Finally a word about all the enthusiastic stock buyers and owners over the last several years, who’ve enjoyed tremendous success as the US stock markets have continued chugging higher despite the cautions and warnings from many of Wall Streets most experienced analysts.

The fact is that most retail stock market participants jump in well after stock markets have made huge moves higher, thereby missing a large portion of the move. Why did they have to “jump in”? Since most claim to be “buy and hold” investors, why weren’t they already in the markets from the beginning of the move?

It turns out that most retail investors also don’t really have the stomach for big losses, and end up getting out—and losing money—near the bottoms of big market down moves.

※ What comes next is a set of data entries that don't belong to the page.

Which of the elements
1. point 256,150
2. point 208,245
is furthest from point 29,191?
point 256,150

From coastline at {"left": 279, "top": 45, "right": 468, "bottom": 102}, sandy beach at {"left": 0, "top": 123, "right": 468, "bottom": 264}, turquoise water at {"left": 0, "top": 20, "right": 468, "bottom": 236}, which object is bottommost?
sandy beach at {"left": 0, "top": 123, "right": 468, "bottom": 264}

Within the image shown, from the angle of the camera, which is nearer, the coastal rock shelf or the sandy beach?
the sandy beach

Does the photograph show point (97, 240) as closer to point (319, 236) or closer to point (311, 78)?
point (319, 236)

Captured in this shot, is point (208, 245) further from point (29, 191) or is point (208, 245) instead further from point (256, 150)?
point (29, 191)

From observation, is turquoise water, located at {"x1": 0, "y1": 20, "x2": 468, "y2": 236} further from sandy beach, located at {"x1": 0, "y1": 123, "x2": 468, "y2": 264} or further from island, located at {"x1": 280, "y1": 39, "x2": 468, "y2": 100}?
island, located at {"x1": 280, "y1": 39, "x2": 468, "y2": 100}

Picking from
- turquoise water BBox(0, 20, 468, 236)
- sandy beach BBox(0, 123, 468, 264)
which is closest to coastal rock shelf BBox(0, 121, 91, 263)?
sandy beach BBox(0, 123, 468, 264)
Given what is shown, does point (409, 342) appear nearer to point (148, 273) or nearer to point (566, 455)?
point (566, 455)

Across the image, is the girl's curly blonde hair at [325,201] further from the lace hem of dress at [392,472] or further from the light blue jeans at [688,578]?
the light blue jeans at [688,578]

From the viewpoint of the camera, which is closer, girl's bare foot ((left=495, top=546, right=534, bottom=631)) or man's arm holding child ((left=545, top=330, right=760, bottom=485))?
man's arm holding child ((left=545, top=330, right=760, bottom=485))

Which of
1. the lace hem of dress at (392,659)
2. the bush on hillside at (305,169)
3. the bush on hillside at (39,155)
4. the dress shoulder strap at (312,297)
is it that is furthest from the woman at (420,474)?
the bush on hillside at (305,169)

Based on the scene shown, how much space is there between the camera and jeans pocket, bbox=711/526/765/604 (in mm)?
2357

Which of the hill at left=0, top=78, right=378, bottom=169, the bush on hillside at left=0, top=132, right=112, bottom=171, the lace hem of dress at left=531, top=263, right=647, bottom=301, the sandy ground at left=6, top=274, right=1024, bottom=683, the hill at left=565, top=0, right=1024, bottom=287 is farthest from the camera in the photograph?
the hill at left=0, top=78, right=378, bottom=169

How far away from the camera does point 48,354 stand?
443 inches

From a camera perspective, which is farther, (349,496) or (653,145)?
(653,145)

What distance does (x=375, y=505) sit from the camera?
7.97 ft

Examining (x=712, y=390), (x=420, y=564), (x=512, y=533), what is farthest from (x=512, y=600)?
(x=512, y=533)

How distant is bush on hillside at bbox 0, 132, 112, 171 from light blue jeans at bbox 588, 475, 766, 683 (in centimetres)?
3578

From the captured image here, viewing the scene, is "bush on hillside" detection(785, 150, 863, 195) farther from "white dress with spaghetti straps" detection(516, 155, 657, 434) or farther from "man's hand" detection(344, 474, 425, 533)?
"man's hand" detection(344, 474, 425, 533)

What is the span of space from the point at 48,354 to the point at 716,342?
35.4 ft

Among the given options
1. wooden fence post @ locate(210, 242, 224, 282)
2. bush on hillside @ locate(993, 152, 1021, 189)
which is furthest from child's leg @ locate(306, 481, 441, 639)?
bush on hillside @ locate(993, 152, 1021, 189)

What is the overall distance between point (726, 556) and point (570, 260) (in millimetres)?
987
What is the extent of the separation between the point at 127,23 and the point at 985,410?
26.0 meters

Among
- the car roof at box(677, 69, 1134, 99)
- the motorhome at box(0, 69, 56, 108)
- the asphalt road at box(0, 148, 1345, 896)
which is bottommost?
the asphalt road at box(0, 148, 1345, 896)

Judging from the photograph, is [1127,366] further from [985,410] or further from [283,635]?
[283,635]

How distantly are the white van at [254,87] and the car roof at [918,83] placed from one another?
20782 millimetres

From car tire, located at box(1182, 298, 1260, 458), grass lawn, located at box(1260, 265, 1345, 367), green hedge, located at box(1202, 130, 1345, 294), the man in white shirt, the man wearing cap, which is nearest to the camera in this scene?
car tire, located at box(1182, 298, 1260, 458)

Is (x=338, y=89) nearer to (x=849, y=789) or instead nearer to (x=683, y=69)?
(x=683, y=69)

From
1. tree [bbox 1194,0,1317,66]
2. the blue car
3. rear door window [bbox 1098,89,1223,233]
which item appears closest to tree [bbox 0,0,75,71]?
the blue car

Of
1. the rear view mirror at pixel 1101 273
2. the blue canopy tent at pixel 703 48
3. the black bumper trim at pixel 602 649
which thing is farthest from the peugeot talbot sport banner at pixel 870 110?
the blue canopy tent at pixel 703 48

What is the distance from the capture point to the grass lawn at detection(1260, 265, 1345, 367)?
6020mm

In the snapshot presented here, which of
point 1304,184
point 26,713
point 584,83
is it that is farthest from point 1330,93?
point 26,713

Here’s how veteran investment manager John Hussman puts it:

Investors often convince themselves to follow a buy-and-hold strategy only after lengthy market advances, and even raise their expectations about the level and safety of future returns at exactly the point when elevated valuations imply poor long-term market prospects …… They later abandon their buy-and-hold convictions after lengthy market declines. What I am urging is that investors vividly imagine realistic market losses ahead of time (the 2000-2002 and 2007-2009 declines each wiped out half of the stock market’s value, and the average run-of-the-mill cyclical loss exceeds 30%). One may believe that the timing of such losses is unpredictable, and that’s fine. The point is that such losses are the way that market cycles regularly conclude. Even Jack Bogle, for whom we have great respect, encourages investors to “prepare for at least two declines of 25-30 percent, maybe even 50 percent, in the coming decade.” That’s not a timing call. It’s simply historically-informed realism. Particularly in light of current valuations, investors should set their portfolio allocations to allow for such risk without later abandoning their discipline if it becomes painful.

So just remember that good times NEVER last forever in stock markets and that when the inevitable downturn finally arrives—be prepared to ride out the entire roller coaster move….which is what buy and hold investors MUST do to truly adhere to their professed approach to investors.

Historical evidence strongly suggests that most will not be able to do this. So the challenge will be to determine if you’re able to break this tendency—-to sell out near market lows, and thereby booking major losses, just before the markets begin their major rebounds.